El Gran Grifón was the flagship of the Spanish Armada's supply squadron of Baltic hulks (built in and chartered from the City of Rostock, in modern-day Germany); see List of Ships of the Spanish Armada. She was shipwrecked on Fair Isle, Shetland, Scotland, on 27 September 1588.
The 650-ton 38-gun ship sailed under the command and section flag of Juan Gómez de Medina and not – as often quoted – under the command of Don Alonso Pérez de Guzmán el Bueno, 7th Duke of Medina Sidonia, Admiral of Spain and commanding officer of the Armada.
She had been attacked by the Revenge and badly damaged right in the first meeting in the Channel, but managed somehow to escape into the open North Sea where she later met the rest of the beaten Armada. Because of leaks she had to run before the wind up the east coast of Britain.[1] However, an unusually strong storm and the tides forced the ships to cross between Norway and the Northern Isles for about a week before they reached the Atlantic. Having the coast of Ireland nearly in sight, many ships were thrown back north by another storm. El Gran Grifón, the Barca de Amburgo (a hulk, chartered from the City of Hamburg) and the Trinidad Valencera (1,100-tons, one of the biggest ships of the Armada) were separated from the remaining fleet. The Barca de Amburgo foundered south west of the Fair Isle, but was able to split her crew between El Gran Grifon and the Trinidad Valencera (later wrecked in Irish waters). Thus El Gran Grifón carried 43 crew and 234 soldiers – far more sailors and armed forces than standard.

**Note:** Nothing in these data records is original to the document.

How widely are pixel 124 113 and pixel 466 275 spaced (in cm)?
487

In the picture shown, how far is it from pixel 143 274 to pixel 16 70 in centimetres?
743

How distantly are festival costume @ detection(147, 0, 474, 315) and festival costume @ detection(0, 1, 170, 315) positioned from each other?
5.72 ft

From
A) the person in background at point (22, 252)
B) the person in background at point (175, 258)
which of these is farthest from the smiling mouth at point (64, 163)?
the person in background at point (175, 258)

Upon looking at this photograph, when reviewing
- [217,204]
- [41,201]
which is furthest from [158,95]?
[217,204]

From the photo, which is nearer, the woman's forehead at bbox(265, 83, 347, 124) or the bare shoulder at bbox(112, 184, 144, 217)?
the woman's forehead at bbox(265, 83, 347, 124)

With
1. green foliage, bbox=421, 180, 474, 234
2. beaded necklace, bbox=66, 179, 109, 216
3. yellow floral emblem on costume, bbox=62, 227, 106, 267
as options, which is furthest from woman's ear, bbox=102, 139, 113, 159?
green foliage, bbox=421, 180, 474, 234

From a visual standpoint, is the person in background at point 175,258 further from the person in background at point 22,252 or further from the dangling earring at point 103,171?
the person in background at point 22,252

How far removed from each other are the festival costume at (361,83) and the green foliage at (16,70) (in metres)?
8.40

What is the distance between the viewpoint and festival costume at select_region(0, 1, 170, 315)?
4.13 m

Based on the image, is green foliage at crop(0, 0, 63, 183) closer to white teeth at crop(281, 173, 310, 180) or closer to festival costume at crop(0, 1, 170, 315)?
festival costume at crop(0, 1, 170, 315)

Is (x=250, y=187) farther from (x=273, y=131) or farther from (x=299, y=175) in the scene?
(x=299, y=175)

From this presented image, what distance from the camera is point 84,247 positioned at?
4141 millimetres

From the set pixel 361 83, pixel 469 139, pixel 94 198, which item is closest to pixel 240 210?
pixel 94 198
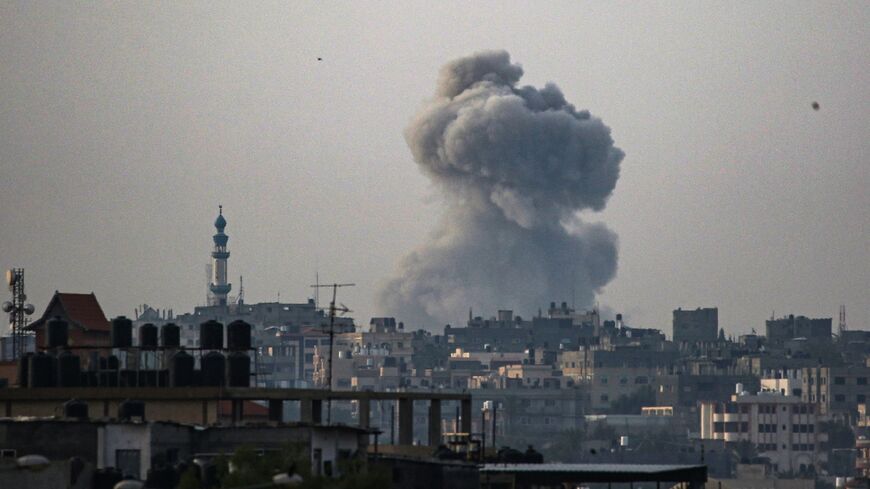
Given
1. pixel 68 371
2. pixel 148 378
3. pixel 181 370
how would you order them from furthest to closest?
pixel 68 371 → pixel 148 378 → pixel 181 370

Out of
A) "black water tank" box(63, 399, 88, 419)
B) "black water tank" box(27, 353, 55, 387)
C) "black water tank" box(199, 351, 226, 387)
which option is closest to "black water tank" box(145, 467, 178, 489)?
"black water tank" box(63, 399, 88, 419)

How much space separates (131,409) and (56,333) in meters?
14.7

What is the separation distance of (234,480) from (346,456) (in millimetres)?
9630

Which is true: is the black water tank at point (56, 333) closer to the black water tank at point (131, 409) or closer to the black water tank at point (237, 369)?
the black water tank at point (237, 369)

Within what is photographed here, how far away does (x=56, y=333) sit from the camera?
7112cm

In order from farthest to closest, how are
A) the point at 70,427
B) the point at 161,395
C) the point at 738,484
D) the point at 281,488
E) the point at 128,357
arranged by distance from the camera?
1. the point at 738,484
2. the point at 128,357
3. the point at 161,395
4. the point at 70,427
5. the point at 281,488

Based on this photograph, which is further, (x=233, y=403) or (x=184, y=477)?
(x=233, y=403)

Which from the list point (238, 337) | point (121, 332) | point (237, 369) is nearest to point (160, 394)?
point (237, 369)

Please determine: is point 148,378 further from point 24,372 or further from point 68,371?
point 24,372

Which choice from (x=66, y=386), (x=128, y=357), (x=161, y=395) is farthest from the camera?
(x=128, y=357)

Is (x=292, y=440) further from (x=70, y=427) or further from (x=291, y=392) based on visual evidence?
(x=291, y=392)

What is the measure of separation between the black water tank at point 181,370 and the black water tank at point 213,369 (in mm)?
465

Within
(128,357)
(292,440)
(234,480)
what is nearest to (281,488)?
(234,480)

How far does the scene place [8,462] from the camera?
147 ft
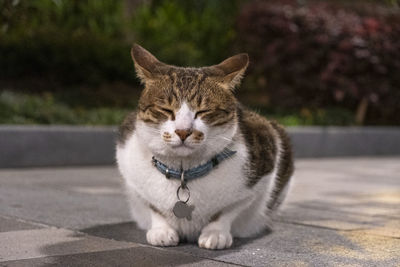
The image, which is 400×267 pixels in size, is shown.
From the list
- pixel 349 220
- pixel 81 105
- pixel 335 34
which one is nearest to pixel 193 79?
pixel 349 220

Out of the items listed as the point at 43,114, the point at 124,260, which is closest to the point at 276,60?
the point at 43,114

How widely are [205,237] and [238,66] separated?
883 millimetres

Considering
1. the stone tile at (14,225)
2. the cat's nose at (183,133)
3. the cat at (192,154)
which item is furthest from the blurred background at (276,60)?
the cat's nose at (183,133)

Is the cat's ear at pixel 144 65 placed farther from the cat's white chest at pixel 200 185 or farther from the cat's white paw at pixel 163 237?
the cat's white paw at pixel 163 237

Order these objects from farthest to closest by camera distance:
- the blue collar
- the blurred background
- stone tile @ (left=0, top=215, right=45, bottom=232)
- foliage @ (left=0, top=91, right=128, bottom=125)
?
1. the blurred background
2. foliage @ (left=0, top=91, right=128, bottom=125)
3. stone tile @ (left=0, top=215, right=45, bottom=232)
4. the blue collar

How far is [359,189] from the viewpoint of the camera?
6.59 meters

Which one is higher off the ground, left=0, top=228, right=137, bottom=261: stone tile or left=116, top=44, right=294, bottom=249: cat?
left=116, top=44, right=294, bottom=249: cat

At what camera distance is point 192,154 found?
3264 mm

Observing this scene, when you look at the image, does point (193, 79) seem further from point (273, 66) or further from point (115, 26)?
point (115, 26)

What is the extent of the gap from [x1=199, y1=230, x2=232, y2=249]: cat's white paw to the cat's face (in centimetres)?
44

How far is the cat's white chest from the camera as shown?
3406mm

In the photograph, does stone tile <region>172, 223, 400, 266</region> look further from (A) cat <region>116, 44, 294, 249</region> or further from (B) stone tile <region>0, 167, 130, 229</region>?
(B) stone tile <region>0, 167, 130, 229</region>

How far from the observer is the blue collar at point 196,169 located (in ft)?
11.1

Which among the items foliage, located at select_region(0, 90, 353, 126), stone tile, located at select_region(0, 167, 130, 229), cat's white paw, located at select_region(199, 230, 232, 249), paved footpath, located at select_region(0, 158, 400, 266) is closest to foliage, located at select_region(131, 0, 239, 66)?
foliage, located at select_region(0, 90, 353, 126)
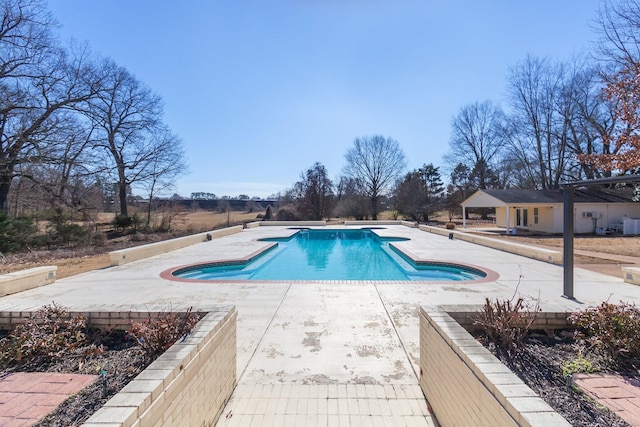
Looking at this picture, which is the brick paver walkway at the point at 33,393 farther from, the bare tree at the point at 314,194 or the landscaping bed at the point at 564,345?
the bare tree at the point at 314,194

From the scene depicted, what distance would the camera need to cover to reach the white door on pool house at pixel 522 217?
1945cm

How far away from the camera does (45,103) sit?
13141 millimetres

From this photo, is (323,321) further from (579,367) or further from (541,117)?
(541,117)

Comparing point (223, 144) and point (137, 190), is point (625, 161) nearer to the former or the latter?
point (223, 144)

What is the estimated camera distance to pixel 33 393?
2273 mm

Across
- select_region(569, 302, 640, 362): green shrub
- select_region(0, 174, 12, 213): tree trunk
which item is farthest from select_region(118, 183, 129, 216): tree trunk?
select_region(569, 302, 640, 362): green shrub

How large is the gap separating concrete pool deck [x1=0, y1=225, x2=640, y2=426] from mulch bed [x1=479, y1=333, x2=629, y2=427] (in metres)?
0.80

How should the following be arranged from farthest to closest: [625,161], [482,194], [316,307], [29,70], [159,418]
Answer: [482,194], [29,70], [625,161], [316,307], [159,418]

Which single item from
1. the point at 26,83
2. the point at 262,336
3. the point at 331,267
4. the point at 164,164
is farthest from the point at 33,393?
the point at 164,164

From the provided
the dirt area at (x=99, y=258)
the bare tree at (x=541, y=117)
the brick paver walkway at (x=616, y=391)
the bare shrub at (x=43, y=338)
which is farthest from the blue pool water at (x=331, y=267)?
the bare tree at (x=541, y=117)

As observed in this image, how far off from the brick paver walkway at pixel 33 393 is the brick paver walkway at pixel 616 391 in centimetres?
375

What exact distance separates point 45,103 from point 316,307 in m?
16.1

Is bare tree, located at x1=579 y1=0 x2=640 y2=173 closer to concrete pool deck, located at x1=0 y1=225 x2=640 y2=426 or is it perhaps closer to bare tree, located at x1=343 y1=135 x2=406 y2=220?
concrete pool deck, located at x1=0 y1=225 x2=640 y2=426

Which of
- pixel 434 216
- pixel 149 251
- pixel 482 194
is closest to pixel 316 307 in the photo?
pixel 149 251
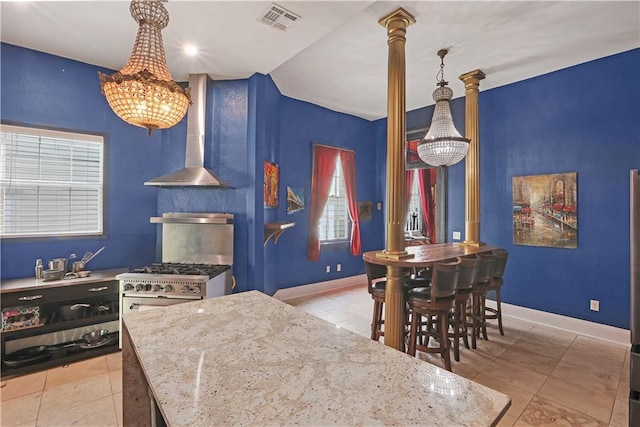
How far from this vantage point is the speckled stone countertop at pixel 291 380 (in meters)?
0.77

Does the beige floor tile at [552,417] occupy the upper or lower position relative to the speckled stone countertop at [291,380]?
lower

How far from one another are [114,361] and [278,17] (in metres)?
3.50

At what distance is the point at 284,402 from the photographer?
0.83m

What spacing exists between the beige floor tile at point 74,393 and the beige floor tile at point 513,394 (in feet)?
10.1

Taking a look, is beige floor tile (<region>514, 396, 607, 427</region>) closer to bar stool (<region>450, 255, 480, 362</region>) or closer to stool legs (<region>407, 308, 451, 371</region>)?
stool legs (<region>407, 308, 451, 371</region>)

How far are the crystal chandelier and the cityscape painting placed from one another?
13.9 feet

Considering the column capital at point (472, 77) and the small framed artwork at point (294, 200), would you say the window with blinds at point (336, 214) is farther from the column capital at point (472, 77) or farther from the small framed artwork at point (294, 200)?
the column capital at point (472, 77)

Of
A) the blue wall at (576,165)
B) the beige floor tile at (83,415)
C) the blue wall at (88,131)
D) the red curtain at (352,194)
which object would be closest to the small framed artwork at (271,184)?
the blue wall at (88,131)

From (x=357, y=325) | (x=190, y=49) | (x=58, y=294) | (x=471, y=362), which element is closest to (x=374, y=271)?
(x=357, y=325)

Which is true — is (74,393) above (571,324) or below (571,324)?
below

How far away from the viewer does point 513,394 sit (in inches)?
93.1

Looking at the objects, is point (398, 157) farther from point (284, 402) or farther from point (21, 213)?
point (21, 213)

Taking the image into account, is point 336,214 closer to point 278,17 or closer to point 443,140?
point 443,140

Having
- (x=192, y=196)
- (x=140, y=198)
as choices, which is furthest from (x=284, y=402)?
(x=140, y=198)
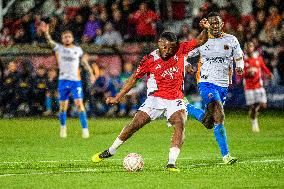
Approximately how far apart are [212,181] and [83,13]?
62.3ft

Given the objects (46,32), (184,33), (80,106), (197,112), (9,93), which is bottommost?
(9,93)

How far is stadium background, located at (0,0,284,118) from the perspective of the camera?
93.9 feet

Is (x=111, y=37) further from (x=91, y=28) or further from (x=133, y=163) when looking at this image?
(x=133, y=163)

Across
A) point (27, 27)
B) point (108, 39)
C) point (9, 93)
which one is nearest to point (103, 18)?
point (108, 39)

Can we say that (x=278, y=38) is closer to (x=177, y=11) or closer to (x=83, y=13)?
(x=177, y=11)

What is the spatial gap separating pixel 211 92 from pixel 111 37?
1426 centimetres

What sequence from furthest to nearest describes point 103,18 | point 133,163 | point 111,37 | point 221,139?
point 103,18
point 111,37
point 221,139
point 133,163

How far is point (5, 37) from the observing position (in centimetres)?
3022

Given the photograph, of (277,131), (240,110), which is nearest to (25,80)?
(240,110)

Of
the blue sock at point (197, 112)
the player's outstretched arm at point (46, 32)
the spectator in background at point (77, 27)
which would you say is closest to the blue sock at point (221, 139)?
the blue sock at point (197, 112)

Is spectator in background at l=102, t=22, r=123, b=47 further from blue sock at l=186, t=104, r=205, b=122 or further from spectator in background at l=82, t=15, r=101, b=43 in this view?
blue sock at l=186, t=104, r=205, b=122

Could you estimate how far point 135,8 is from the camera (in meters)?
31.2

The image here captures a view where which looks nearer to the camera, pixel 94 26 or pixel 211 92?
pixel 211 92

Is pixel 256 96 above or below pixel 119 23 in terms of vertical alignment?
below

When El Gran Grifón arrived at Fair Isle on 27 September 1588 trying to find a haven to effect repairs, she anchored in Swartz Geo, but the tide drove the ship ashore so that she wrecked on the rocks of Stroms Hellier. The crew and soldiers scrambled ashore, and were stranded on the isle for about two months before Andrew Umphray, the owner of Fair Isle, heard about the shipwrecked sailors and took Gomez de Medina to Quendale on the Shetland mainland where he stayed with Malcolm Sinclair of Quendale. Most of the Spanish sailors departed first for Orkney (where they are still remembered as the "Westray Dons"), and then to St Andrews and then to Edinburgh. 50 of the men died on Fair Isle either of their wounds or starvation or exposure and were buried in the "Spaniards' Grave". Half of the survivors were killed when their ship en route to Spain was attacked and sent aground by Dutch gunboats alerted by the English Navy (Queen Elizabeth had only promised that they would not be molested by English ships).
The wreck of El Gran Grifón was excavated by Colin Martin and Sydney Wignall in 1970. In 1984 a delegation from Spain planted an iron cross in the island's cemetery in remembrance of the sailors who had died there.[2]